At home on Vancouver Island, I don’t jump much. But after warming up on perfect trails, littered with well-built, easy jumps, for six days in a row, in seven different communities along BC’s Yellowhead Highway, I’m finally getting the hang of it. I’m feeling as dialled on a bike as I’ve ever felt when photographer Ryan Creary and I roll into the town of Smithers and hook up with Krause. The 16-year-old skips school to show us around, while another local, Brian Shorter, who’s definitely old enough to have a driver’s licence, shuttles us up and down the hill. They’re just two more super friendly, passionate and energized mountain bikers on a road trip full of them.

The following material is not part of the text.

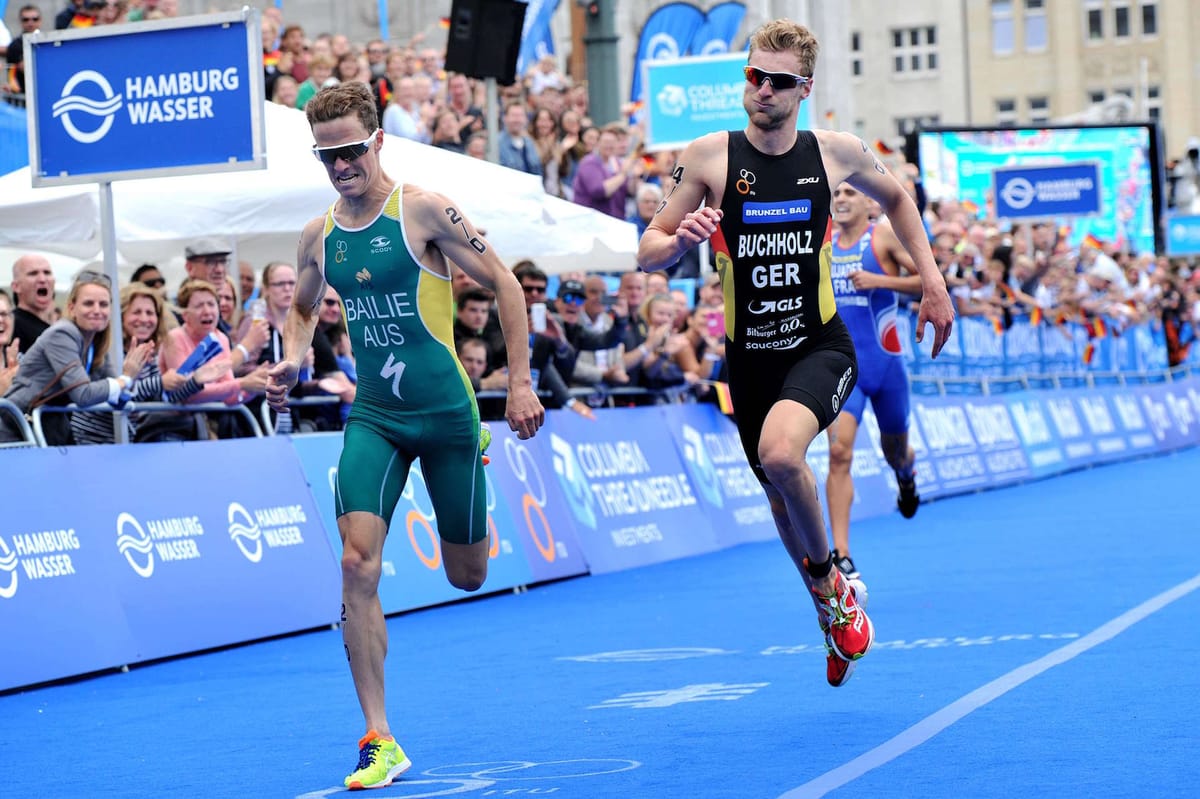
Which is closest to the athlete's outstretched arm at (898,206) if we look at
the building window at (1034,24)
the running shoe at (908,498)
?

Pump Daddy is our first trail on our first morning in Smithers. I’m riding as hard as I can, chasing Krause down the wide trail, swinging back and forth across the fall line, popping off small jumps on every straight away, carving high around the banked corners. When I play the trail back in my mind the highlight is one jump in particular: a natural hump with a drop-away landing. I can see myself pop into the air, floating among the poplars showy in their autumn yellows, bike tweaked just a little, Earth falling away. Whatever it looked like, it felt effortless and perfect.
Thinking back on it now, there were more dramatic moments that could define the road trip—a Whistler-like bike park all to ourselves, urban mountain biking in Prince George, tight switchbacks in the snow, huge rock slabs, a gap jump over a crashed plane, expansive views over wild northern topography—but for me it’s that simple air that I’ll remember. Probably forever. I think it stands out because its simple joy meshes with the growing passion for the mountain biking along the Yellowhead Highway.
The Yellowhead, aka Highway 16, is the often-forgotten route belting the centre of the province, from Valemount near the Alberta border to Prince Rupert on the Pacific. Along its length there’s an infectious enthusiasm and optimism for mountain biking. In the last five years just about every town along the highway invested in a mountain bike trail network to the tune of millions of dollars total. The reasons for embracing the knobby tires vary: love of the sport, to save a dying town, attract tourists, to connect to the land. But as we travel for eight days along the highway, riding in almost every community, I realize, more than anything, mountain biking symbolizes a transition.
“The societies that build the trails are not just creating a tourism asset,” says Joel McKay, the CEO of Northern Development Initiative Trust, one of the major funders of trail building in the north. “Building trails is changing the reputation of the north.”
Our first stop is a perfect example. Creary and I meet in Kamloops and then drive north on Highway 5 to Valemount. The small town, dusty town sits an hour west of the BC-Alberta border, nestled in a valley with 3,500-metre mountains on all sides. It’s spectacular, but a long way from anywhere—at least three hours to the nearest airport and five hours from Edmonton, Alberta, the closest big city. For more than a century, the roughly 1,000 people that live in Valemount thrived on the back of the railway and then logging. But in 2006 the lumber mill closed, taking 120 jobs and dozens more related ones. The school shrank in half as young families moved away. Shops closed.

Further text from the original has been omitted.